The Campaign Spot

If You Were in Obama’s Shoes, Wouldn’t You Be Worried?

Today’s Morning Jolt, the last of the week, features more bad economic projections — separate from today’s unemployment numbers, out at 8:30 Eastern, Charles Krauthammer thinks one White House staffer deserves a raise, and this thought, which I think summarizes the week:

Hey, Can Somebody Wake Up the President and Remind Him It’s September 2011?

Does it seem like there’s a certain . . . lack of urgency around this White House lately?

Try, for a moment, to put yourself in Obama’s shoes. You’re fulfilled your lifelong ambition to become President of the United States, when the American people became exhausted with the opposition party and a severe, sudden economic crisis triggered hard times for millions upon millions of Americans. Shortly after taking office, your allies, controlling Congress by a wide margin, enacted your plan for recovery. You enacted several other big pieces of your agenda. And now, almost three years into your term . . . unemployment is 9.1 percent. (It will change today, but August is traditionally a slow month; chances are we’re looking at 9.2 percent, 9.1 percent or 9.0 percent. Pretty lousy, any way you slice it.) Your approval rating tumbled to about 50-50 and in recent weeks it’s slumped some more. The right track/wrong direction numbers are abysmal.

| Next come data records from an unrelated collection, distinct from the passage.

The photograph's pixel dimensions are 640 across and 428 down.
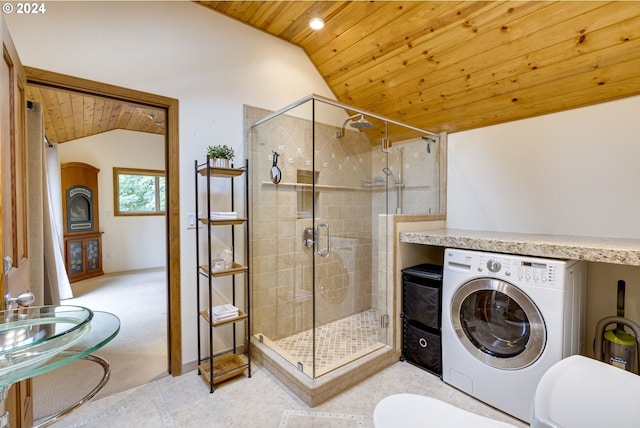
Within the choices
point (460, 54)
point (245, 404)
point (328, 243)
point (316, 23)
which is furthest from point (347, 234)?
point (316, 23)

Don’t you react to these circumstances with a sense of . . . if not panic, deep concern? Wouldn’t you be worried that you were on the verge of being a failed president? Wouldn’t you be on the phone with the opposition leader, pulling out all the stops to get some sort of big set of reforms that might give businesses and the markets a new shot in the arm of confidence? Would you go vacation at Martha’s Vineyard for a week, pledging that you would reveal your new plan later? And would you try some sort of cutesy-brinksmanship over the timing of your big unveiling of your proposal?

Doesn’t Obama seem strangely detached from his own current predicament?

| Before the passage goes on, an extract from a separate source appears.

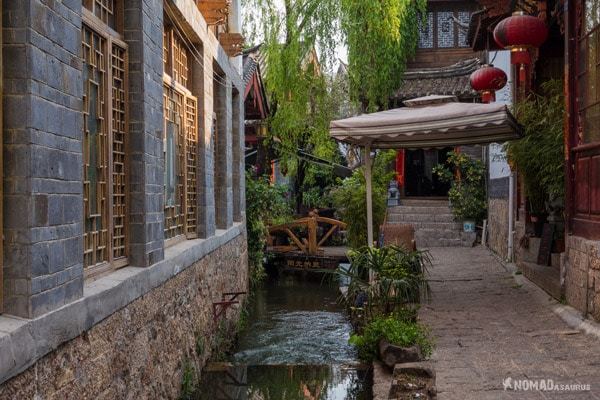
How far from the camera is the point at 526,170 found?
10.4 meters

Okay, he’s not detached. He’s outraged, at least according to the Politico headline writers.

What he’s outraged about . . . well . . . “It seemed like a trivial matter: On Wednesday, House Republicans forced the president to delay his speech to a joint session of Congress by one day. Who cares? The White House cares. Very much. ‘It is a big deal that the House said “no” to the president from our end,’ a White House source with intimate knowledge of what took place between the House and the president told me Thursday. ‘This confirms what we all know: They will do anything in the House to muck us up.’ The White House is viewing it as very consequential, however. ‘It is a big deal,’ the source said. ‘It shows the House Republicans will do no outreach, nothing.’ And who does the White House believe was really behind treating the president so shabbily? ‘At first, I didn’t think it was Boehner, but his caucus,’ the source said. ‘But maybe not. Maybe it is him.’”

Yup. That’s what gets the president outraged. Not the “Fast and Furious” scandal, not Bashir Assad continuing to mow down people in Syria, not the number of Americans on food stamps, not the Gibson guitar raid, not waste in the stimulus bill, not the loss of $500 million or so in that Solyndra . . . no, having to compromise on speech timing is what really grinds his gears.